O impacto no sector das pescas também foi devastador, levando à suspensão da atividade de pesca comercial na região por três meses. Cerca de 12 mil famílias dependentes da pesca ficaram sem rendimentos durante esse período e receberam apenas uma fração dos 72 milhões de dólares que lhes eram devidos como compensação pelos danos causados.

Além das preocupações ambientais, os contentores perdidos podem representar um perigo significativo para a navegação. Alguns destes contentores flutuam durante dias, ou até semanas, antes de finalmente se afundarem, criando riscos tanto para grandes navios comerciais como para pequenas embarcações de recreio. O World Sailing, órgão máximo da vela a nível mundial, documentou pelo menos oito incidentes em que tripulações foram forçadas a abandonar os seus barcos após colisões, provavelmente com contentores à deriva. Um caso marcante ocorreu em 2016, quando o velejador Thomas Ruyant, ao participar numa volta ao mundo, viu o casco do seu barco partir-se após um impacto súbito, suspeitando-se que o choque tenha sido com um contentor à deriva.

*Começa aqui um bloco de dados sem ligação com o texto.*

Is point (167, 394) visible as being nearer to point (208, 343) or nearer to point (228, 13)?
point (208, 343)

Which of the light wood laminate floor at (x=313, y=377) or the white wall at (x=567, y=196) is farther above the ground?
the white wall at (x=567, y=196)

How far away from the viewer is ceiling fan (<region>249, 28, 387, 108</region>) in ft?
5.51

Outro incidente recente envolve o cargueiro President Eisenhower, que, em fevereiro deste ano, perdeu 24 contentores ao largo da costa da Califórnia central. Alguns desses contentores, repletos de fardos de algodão, rebentaram e os seus conteúdos acabaram por ficar ensopados em água, arrastando-se para as margens próximas do Santuário Marinho Nacional de Monterey Bay, uma área protegida. As autoridades, incluindo a Guarda Costeira dos EUA, o Serviço Nacional Oceânico e Atmosférico (NOAA) e o Departamento de Parques do Estado da Califórnia, coordenaram a limpeza do local. As fardas de algodão, devido ao peso, tiveram que ser cortadas em pedaços menores para serem removidas, sendo que cada um desses pedaços encheu dois camiões de lixo.

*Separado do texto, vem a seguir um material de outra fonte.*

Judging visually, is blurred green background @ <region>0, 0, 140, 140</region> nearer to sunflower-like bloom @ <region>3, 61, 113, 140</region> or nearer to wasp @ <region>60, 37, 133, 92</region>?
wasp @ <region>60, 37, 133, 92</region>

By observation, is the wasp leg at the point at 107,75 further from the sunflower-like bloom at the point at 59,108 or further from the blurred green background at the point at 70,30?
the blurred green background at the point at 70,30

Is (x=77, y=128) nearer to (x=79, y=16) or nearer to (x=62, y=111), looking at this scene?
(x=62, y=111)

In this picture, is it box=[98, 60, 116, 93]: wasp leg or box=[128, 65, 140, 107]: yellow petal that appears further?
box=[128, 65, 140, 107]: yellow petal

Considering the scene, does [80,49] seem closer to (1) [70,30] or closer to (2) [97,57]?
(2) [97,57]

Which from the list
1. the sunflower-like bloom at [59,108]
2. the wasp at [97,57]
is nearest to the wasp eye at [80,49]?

Apesar dos esforços para monitorizar e mitigar os impactos, especialistas argumentam que é necessário fazer mais para evitar que contentores se percam no mar e para responsabilizar as empresas de transporte marítimo pelas perdas não relatadas. O relatório da AP destaca a falta de penalizações para as empresas que não reportam as suas perdas, deixando a impressão de que o problema, muitas vezes, fica por resolver.